Žižek on post-U.S. order, Harvey on Piketty, Rushkoff's new job and doc

The "American century" is over, and we have entered a period in which multiple centres of global capitalism have been forming. In the US, Europe, China and maybe Latin America, too, capitalist systems have developed with specific twists: the US stands for neoliberal capitalism, Europe for what remains of the welfare state, China for authoritarian capitalism, Latin America for populist capitalism. After the attempt by the US to impose itself as the sole superpower – the universal policeman – failed, there is now the need to establish the rules of interaction between these local centres as regards their conflicting interests.

In politics, age-old fixations, and particular, substantial ethnic, religious and cultural identities, have returned with a vengeance. Our predicament today is defined by this tension: the global free circulation of commodities is accompanied by growing separations in the social sphere. Since the fall of the Berlin Wall and the rise of the global market, new walls have begun emerging everywhere, separating peoples and their cultures. Perhaps the very survival of humanity depends on resolving this tension.

  • Thomas Piketty's book Capital in the 21st Century has received widespread media attention, and enjoyed so much popular success that at times Amazon has been sold out of copies. It seems natural then that David Harvey, reigning champion of Marx's Capital in the 21st century would comment on the work, which he has now done on his web site:

The book has often been presented as a twenty-first century substitute for Karl Marx’s nineteenth century work of the same title. Piketty actually denies this was his intention, which is just as well since his is not a book about capital at all. It does not tell us why the crash of 2008 occurred and why it is taking so long for so many people to get out from under the dual burdens of prolonged unemployment and millions of houses lost to foreclosure. It does not help us understand why growth is currently so sluggish in the US as opposed to China and why Europe is locked down in a politics of austerity and an economy of stagnation. What Piketty does show statistically (and we should be indebted to him and his colleagues for this) is that capital has tended throughout its history to produce ever-greater levels of inequality. This is, for many of us, hardly news. It was, moreover, exactly Marx’s theoretical conclusion in Volume One of his version of Capital. Piketty fails to note this, which is not surprising since he has since claimed, in the face of accusations in the right wing press that he is a Marxist in disguise, not to have read Marx’s Capital.

[...]

There is, however, a central difficulty with Piketty’s argument. It rests on a mistaken definition of capital. Capital is a process not a thing. It is a process of circulation in which money is used to make more money often, but not exclusively through the exploitation of labor power.

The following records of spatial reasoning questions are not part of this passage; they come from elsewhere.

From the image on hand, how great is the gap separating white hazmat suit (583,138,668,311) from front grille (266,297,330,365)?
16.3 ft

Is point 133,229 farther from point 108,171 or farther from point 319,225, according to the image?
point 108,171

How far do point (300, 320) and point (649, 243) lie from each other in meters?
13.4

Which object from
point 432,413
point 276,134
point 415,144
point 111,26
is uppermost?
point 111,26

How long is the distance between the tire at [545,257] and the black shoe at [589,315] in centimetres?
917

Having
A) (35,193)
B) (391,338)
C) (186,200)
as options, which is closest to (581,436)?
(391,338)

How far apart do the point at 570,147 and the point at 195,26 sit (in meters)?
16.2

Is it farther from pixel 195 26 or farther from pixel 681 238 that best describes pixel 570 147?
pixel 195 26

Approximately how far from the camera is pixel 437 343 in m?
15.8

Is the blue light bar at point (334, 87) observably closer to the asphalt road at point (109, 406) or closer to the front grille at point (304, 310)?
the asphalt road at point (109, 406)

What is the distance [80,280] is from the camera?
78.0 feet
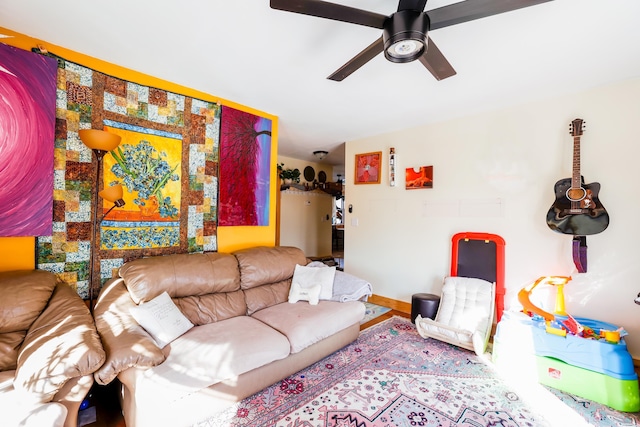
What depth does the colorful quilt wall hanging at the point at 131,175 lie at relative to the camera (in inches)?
83.3

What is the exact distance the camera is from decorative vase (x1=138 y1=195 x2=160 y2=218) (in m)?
2.48

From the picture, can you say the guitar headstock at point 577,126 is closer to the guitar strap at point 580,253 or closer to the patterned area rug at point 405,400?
the guitar strap at point 580,253

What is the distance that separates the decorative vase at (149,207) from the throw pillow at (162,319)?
804 millimetres

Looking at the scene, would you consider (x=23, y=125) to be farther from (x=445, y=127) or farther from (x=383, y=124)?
(x=445, y=127)

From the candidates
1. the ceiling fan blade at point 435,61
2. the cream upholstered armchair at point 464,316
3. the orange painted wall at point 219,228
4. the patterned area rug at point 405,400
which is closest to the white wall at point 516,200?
the cream upholstered armchair at point 464,316

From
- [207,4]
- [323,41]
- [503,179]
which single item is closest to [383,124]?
[503,179]

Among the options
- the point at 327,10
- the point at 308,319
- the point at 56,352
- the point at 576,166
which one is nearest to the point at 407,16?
the point at 327,10

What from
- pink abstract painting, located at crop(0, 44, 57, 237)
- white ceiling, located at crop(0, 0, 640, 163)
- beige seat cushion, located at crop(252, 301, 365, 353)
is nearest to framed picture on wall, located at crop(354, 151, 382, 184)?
white ceiling, located at crop(0, 0, 640, 163)

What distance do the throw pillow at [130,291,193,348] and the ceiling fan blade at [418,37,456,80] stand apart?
7.81 feet

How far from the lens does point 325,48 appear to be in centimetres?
203

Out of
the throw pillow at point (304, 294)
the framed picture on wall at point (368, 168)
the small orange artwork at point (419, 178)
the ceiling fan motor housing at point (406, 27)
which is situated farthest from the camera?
the framed picture on wall at point (368, 168)

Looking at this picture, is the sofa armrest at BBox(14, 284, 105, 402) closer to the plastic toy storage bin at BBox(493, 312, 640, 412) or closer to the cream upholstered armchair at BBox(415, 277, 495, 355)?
the cream upholstered armchair at BBox(415, 277, 495, 355)

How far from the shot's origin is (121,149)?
237 centimetres

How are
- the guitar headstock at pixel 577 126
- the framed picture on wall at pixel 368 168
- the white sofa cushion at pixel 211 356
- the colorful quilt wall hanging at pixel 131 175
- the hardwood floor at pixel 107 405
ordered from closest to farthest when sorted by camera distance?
the white sofa cushion at pixel 211 356 → the hardwood floor at pixel 107 405 → the colorful quilt wall hanging at pixel 131 175 → the guitar headstock at pixel 577 126 → the framed picture on wall at pixel 368 168
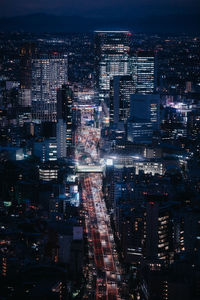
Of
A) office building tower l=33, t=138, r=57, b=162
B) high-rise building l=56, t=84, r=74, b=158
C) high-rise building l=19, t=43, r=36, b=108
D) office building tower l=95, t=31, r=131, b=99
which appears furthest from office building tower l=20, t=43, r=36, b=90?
office building tower l=33, t=138, r=57, b=162

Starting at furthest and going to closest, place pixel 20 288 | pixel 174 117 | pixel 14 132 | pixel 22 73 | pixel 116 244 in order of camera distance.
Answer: pixel 22 73 → pixel 174 117 → pixel 14 132 → pixel 116 244 → pixel 20 288

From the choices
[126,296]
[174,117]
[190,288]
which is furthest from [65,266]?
[174,117]

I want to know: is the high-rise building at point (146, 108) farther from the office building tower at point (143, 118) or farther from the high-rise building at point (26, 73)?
the high-rise building at point (26, 73)

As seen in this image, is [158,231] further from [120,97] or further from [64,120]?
[120,97]

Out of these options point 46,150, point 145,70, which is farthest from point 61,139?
point 145,70

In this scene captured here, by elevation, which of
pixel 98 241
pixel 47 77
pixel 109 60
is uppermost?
pixel 109 60

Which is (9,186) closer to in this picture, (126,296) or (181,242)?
(181,242)

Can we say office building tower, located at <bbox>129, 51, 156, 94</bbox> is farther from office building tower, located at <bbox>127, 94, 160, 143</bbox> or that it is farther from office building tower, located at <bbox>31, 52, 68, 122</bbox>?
office building tower, located at <bbox>127, 94, 160, 143</bbox>
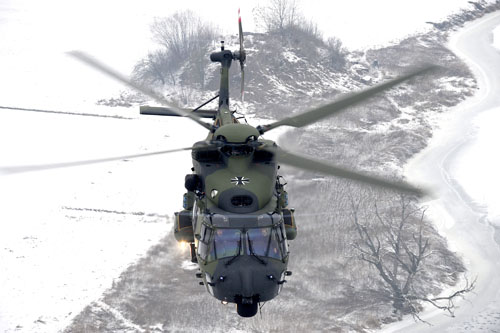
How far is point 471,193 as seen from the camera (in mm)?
44406

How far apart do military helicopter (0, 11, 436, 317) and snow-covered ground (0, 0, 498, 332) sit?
51.4 feet

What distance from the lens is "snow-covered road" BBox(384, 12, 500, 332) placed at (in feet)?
107

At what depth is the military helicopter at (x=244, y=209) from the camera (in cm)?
1466

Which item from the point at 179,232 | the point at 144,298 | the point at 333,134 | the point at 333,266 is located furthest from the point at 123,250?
the point at 333,134

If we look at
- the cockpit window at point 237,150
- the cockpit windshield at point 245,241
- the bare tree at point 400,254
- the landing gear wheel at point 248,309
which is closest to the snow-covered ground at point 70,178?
the bare tree at point 400,254

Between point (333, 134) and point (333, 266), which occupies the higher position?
point (333, 134)

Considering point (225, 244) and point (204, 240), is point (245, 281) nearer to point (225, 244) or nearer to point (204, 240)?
point (225, 244)

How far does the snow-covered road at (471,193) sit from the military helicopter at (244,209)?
10842 millimetres

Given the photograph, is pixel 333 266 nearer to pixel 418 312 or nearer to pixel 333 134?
pixel 418 312

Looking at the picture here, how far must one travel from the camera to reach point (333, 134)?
53719mm

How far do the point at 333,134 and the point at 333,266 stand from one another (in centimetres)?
2075

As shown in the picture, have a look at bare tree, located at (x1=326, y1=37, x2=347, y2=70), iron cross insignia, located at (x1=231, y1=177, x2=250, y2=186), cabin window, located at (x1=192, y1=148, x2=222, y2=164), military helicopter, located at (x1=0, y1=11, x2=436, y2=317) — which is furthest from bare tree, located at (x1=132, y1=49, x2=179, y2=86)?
iron cross insignia, located at (x1=231, y1=177, x2=250, y2=186)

  • At the 2012 Media Ecology conference in Manhattan I heard Douglas Rushkoff explain that he had stopped teaching classes at NYU because the department was not letting him teach a sufficient number of hours, all while using his likeness on program brochures. Well, Rushkoff has just been appointed to his first full-time academic post. Media Bistro reported CUNY's announcement :

Beginning this fall at CUNY’s Queens College, students can work their way towards an MA in Media Studies. Set to mold the curriculum is an expert responsible for terms such as “viral media” and “social currency.”

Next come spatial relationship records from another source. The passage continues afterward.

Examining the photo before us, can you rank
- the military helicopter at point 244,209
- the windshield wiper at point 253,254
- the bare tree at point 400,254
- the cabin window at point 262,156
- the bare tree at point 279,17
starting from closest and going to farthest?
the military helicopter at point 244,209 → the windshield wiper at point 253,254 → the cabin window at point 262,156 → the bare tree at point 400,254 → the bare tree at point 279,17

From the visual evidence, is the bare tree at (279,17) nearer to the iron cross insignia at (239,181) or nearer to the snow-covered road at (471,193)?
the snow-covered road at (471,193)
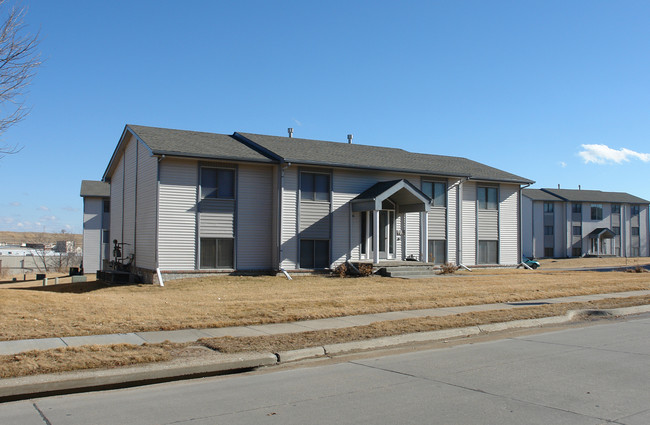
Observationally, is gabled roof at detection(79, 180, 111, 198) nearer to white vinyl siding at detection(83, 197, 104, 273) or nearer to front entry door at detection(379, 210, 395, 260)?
white vinyl siding at detection(83, 197, 104, 273)

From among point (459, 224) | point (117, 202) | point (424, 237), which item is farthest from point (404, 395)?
point (117, 202)

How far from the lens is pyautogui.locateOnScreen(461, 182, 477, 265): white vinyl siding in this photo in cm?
3002

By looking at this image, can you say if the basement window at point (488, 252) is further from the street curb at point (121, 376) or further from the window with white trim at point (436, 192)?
the street curb at point (121, 376)

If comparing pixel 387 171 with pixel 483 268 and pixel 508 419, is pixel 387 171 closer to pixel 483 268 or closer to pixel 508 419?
pixel 483 268

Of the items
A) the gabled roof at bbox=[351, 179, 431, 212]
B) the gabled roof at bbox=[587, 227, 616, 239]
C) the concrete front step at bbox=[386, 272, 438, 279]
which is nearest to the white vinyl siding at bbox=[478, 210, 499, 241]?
the concrete front step at bbox=[386, 272, 438, 279]

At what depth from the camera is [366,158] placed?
92.0 feet

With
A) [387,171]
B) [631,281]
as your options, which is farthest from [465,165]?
[631,281]

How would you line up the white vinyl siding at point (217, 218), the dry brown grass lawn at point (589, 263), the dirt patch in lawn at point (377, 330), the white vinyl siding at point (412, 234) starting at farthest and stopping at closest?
1. the dry brown grass lawn at point (589, 263)
2. the white vinyl siding at point (412, 234)
3. the white vinyl siding at point (217, 218)
4. the dirt patch in lawn at point (377, 330)

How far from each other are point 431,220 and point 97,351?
21.7 m

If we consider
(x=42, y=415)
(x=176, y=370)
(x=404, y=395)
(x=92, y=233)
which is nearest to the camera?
(x=42, y=415)

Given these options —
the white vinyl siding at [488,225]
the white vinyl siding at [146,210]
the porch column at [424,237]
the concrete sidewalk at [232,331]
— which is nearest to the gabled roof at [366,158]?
the white vinyl siding at [488,225]

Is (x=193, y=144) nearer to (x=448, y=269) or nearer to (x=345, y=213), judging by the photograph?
(x=345, y=213)

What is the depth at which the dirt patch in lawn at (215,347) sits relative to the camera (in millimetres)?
8148

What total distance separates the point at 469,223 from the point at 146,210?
16180 millimetres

  • Lastly, this news made me realize that I completely missed Rushkoff's new Frontline special that premiered in February: Generation Like, which is available on the Frontline web site.

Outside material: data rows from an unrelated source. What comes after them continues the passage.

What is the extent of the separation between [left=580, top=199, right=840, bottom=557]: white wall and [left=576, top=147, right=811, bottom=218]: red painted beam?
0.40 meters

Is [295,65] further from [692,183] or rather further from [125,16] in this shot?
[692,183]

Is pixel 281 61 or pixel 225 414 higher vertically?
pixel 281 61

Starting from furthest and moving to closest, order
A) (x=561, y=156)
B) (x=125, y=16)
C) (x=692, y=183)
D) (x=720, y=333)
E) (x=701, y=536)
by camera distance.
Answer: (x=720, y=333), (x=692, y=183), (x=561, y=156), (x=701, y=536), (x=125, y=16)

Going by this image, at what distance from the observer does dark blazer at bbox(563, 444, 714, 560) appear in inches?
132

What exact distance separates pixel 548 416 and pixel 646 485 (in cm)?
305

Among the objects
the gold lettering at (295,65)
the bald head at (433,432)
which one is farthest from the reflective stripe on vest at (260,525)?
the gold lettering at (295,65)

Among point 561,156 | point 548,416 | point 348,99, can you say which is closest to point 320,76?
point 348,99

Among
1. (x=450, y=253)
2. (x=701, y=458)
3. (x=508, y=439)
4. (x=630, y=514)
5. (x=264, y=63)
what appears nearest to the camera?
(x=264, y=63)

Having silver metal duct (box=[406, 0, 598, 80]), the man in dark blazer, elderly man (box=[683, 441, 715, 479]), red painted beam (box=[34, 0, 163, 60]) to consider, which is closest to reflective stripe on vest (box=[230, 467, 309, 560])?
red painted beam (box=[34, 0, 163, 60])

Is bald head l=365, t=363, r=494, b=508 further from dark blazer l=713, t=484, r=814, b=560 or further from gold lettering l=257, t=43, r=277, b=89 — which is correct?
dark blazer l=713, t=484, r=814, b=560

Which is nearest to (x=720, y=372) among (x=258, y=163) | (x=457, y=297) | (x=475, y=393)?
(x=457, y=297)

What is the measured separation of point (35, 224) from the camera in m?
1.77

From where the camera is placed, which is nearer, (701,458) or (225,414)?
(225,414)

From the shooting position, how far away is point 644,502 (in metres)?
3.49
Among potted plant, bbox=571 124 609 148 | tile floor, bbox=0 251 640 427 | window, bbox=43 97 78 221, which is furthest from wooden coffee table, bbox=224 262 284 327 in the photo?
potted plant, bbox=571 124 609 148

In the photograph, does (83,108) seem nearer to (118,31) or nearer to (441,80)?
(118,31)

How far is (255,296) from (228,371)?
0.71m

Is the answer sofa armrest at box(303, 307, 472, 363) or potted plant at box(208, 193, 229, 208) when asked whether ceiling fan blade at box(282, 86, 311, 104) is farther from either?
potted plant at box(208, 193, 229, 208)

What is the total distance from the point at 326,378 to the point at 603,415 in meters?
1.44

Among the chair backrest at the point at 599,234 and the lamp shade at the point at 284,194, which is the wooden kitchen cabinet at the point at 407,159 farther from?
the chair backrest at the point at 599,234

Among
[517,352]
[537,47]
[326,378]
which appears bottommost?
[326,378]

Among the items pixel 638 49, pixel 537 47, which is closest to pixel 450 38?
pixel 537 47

Ender's Game analyzed, the Stanley Parable explored, Political Economy of zombies, semiotics of Twitter, much more

It's been a long time since the last update (what happened to October?), so this post is extra long in an attempt to catch up.

In a world in which interplanetary conflicts play out on screens, the government needs commanders who will never shrug off their campaigns as merely “virtual.” These same commanders must feel the stakes of their simulated battles to be as high as actual warfare (because, of course, they are). Card’s book makes the nostalgic claim that children are useful because they are innocent. Hood’s movie leaves nostalgia by the roadside, making the more complex assertion that they are useful because of their unique socialization to be intimately involved with, rather than detached from, simulations.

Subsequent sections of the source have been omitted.